Japanese government bond yields edged up prior to Kan and Shirakawa’s comments as traders sold to make room for a re-opening sale of five-year JGBs.

“Investors would rather see a new issue being sold, but at the same time they are aware of the deflationary pressure gripping the economy as shown by yesterday’s GDP data,” said Takafumi Yamawaki, a senior rates strategist at BNP Paribas Securities.

Japan’s economy grew faster than expected in the fourth quarter due to a stimulus-fuelled rebound in domestic demand and corporate investment. But markets focused on the record three percent annual fall in the GDP deflator as a sign that the gap between supply and demand was pushing Japan deeper into deflation.

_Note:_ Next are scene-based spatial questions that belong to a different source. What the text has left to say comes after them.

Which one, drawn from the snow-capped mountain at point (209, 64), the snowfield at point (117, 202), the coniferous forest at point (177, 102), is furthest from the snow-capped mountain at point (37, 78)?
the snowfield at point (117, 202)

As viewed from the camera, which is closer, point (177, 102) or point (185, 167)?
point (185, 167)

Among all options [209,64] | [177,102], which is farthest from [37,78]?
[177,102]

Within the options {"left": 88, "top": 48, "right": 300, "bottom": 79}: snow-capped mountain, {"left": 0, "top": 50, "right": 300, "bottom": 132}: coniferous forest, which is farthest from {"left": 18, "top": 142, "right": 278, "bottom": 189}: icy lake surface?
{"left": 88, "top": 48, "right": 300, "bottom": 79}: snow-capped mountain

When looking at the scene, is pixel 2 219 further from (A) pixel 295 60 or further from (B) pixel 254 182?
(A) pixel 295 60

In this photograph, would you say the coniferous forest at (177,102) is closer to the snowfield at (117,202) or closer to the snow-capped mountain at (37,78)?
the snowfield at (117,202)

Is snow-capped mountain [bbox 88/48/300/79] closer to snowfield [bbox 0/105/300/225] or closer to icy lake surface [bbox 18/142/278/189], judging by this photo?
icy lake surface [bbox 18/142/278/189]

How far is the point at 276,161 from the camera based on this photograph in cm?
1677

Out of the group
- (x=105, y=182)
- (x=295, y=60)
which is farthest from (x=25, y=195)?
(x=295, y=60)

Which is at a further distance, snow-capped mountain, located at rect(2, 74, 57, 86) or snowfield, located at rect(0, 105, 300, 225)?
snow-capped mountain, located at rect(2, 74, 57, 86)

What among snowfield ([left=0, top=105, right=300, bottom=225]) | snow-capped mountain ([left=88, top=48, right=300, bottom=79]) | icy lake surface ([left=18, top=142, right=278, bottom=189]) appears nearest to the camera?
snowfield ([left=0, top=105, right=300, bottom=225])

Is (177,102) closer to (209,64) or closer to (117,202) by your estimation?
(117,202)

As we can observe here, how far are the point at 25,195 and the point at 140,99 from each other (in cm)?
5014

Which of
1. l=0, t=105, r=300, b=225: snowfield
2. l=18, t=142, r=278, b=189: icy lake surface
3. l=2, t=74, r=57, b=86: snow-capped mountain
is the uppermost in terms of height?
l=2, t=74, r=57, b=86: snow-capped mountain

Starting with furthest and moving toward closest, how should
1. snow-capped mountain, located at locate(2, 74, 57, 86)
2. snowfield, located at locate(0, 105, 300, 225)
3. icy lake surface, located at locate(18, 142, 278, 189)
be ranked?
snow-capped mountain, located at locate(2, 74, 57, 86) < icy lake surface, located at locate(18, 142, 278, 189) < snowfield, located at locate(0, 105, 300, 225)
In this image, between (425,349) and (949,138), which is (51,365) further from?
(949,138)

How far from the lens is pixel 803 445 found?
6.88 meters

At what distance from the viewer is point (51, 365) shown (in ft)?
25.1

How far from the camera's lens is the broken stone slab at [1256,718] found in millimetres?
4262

“[Deflation] is unlikely to result in immediate easing, but it will keep up the pressure on the Bank of Japan to continue with an easy monetary policy,” Yamawaki said.

Japan’s core consumer price index (CPI) fell from a year earlier for the 10th straight month in December and the so-called “core-core” CPI, the narrowest measure of consumer inflation, fell at the fastest pace on record.

Haruhiko Kuroda, the head of the Asian Development Bank, also urged the BOJ to work out a solution for persistent price falls, telling a newspaper interview that Japan was virtually alone in suffering deflation.